[Problem details] Nothing in the data should change when you return it, but leave the pictures out.

Recorded data section start

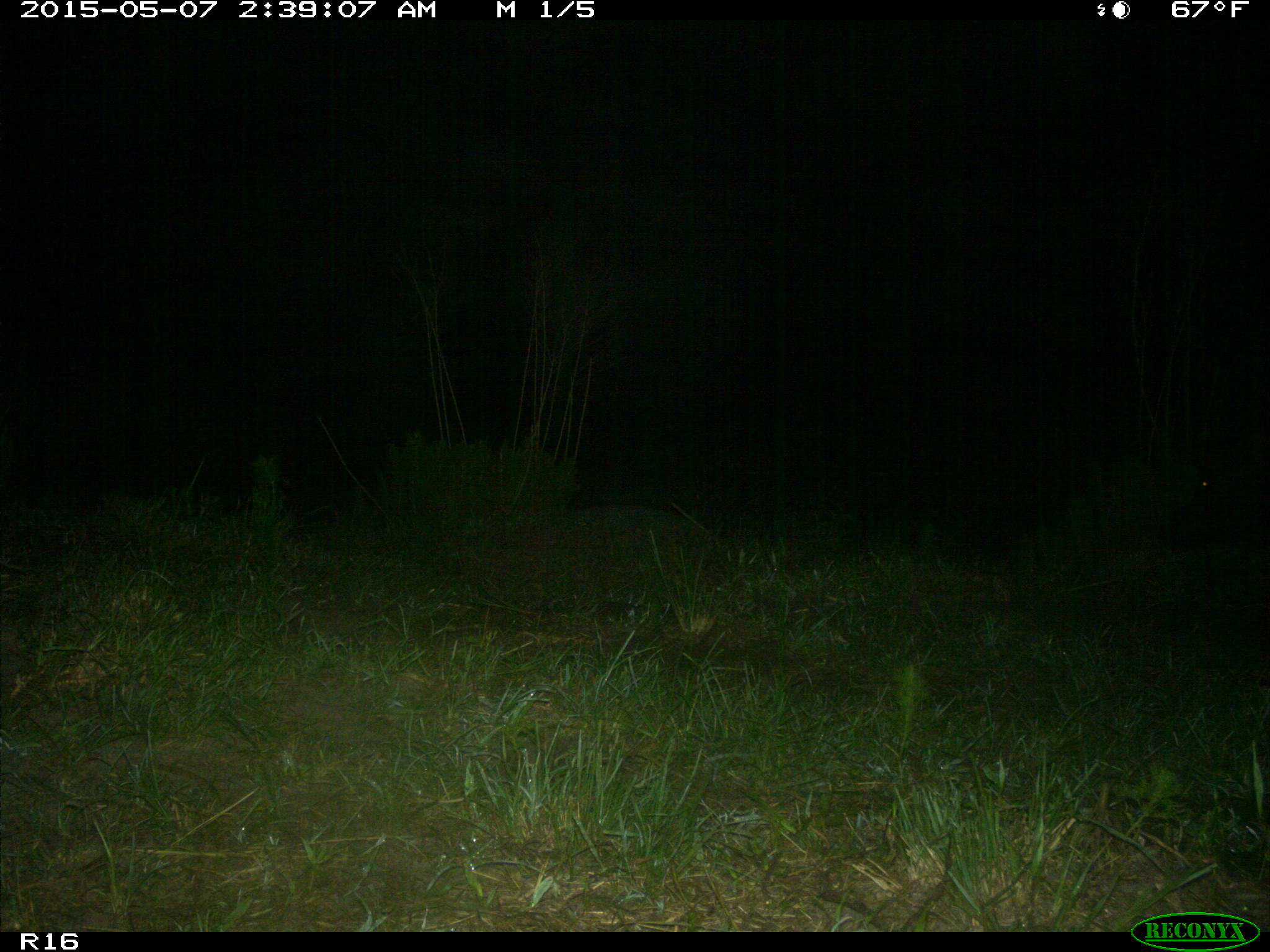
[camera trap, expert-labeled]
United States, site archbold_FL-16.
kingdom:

Recorded data section end

[The completed task]
[camera trap, expert-labeled]
United States, site archbold_FL-16.
kingdom:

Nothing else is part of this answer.